Assigned task = Please retype the part of the Dagman error thread below, starting with "I have yet to" and going on through "is indeed broken.".

Excerpted passage =
※
[Date Prev][Date Next][Thread Prev][Thread Next][Date Index][Thread Index]

Re: [Condor-users] Dagman error with 6.9.1 on windows



Hi Dan,

Sorry for the delay. In the meantime Kent told me that the error code
indicates a "DLL not initialized" error on windows, so its kind of an ethereal problem.
The expressions in the submit file are right, and the same job
submitted after a restart usually works ok.
(As I wrote I saw and logged this kind of error already but before 6.9.1 it did not crash the schedule.)

Anyway, thanks for fixing the bug and taking the time to investigate.

Cheers,
Szabolcs

Dan Bradley wrote:
Szabolcs,

I investigated your report and found a bug in 6.9.1. I'm very sorry about that!

I have yet to identify the full effects of this bug, but it certainly strikes in the case you found, where OnExitRemove evaluates to UNDEFINED, and also when OnExitHold evaluates to UNDEFINED.

The bug is fixed for 6.9.2.

Now the question is why your OnExitRemove expression is evaluating to UNDEFINED. I assume your dag condor.sub file contain the usual expression:

on_exit_remove  = ( ExitSignal == 11 || (ExitCode >=0 && ExitCode <= 2))

Unfortunately, I can't answer that myself by looking at your report, because the log message is not reliable when it claims the OnExitRemove expression was never set. I've fixed that too for the next release.

What I observe about this expression is that it evaluates to undefined when ExitSignal is undefined and (ExitCode < 0 || ExitCode > 2). I really doubt that is intended. I'll find out and get this expression fixed if it is indeed broken.

--Dan
※
Data extract =
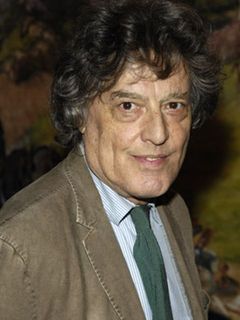 Foto de Tom Stoppard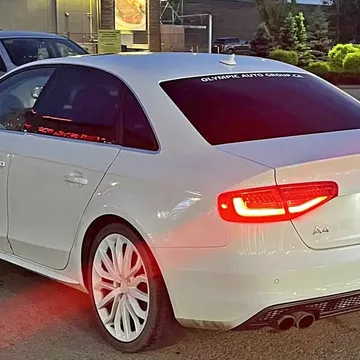 2015 Audi A4 S-Line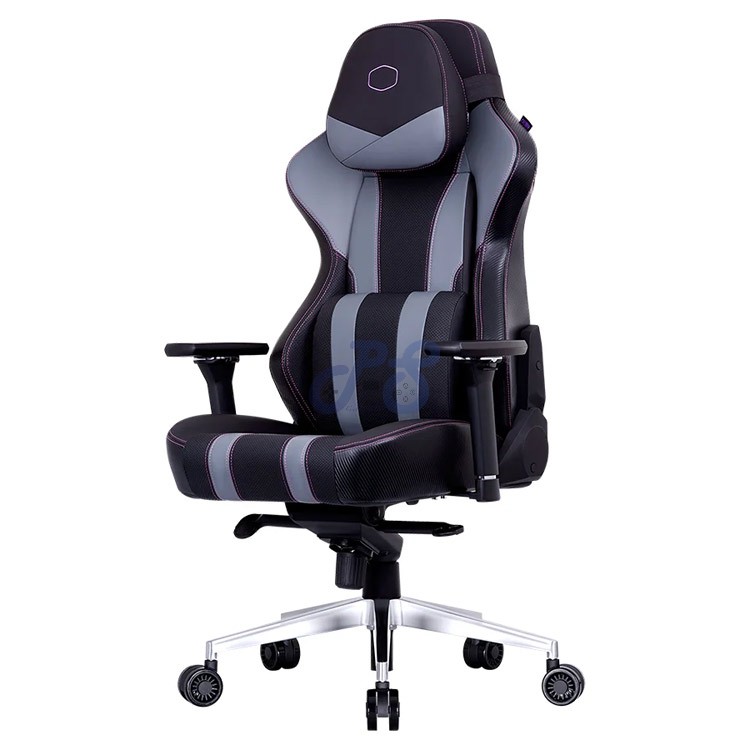 cooler master caliber x2 gaming chair gray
※
Result =
I have yet to identify the full effects of this bug, but it certainly strikes in the case you found, where OnExitRemove evaluates to UNDEFINED, and also when OnExitHold evaluates to UNDEFINED.

The bug is fixed for 6.9.2.

Now the question is why your OnExitRemove expression is evaluating to UNDEFINED. I assume your dag condor.sub file contain the usual expression:

on_exit_remove  = ( ExitSignal == 11 || (ExitCode >=0 && ExitCode <= 2))

Unfortunately, I can't answer that myself by looking at your report, because the log message is not reliable when it claims the OnExitRemove expression was never set. I've fixed that too for the next release.

What I observe about this expression is that it evaluates to undefined when ExitSignal is undefined and (ExitCode < 0 || ExitCode > 2). I really doubt that is intended. I'll find out and get this expression fixed if it is indeed broken.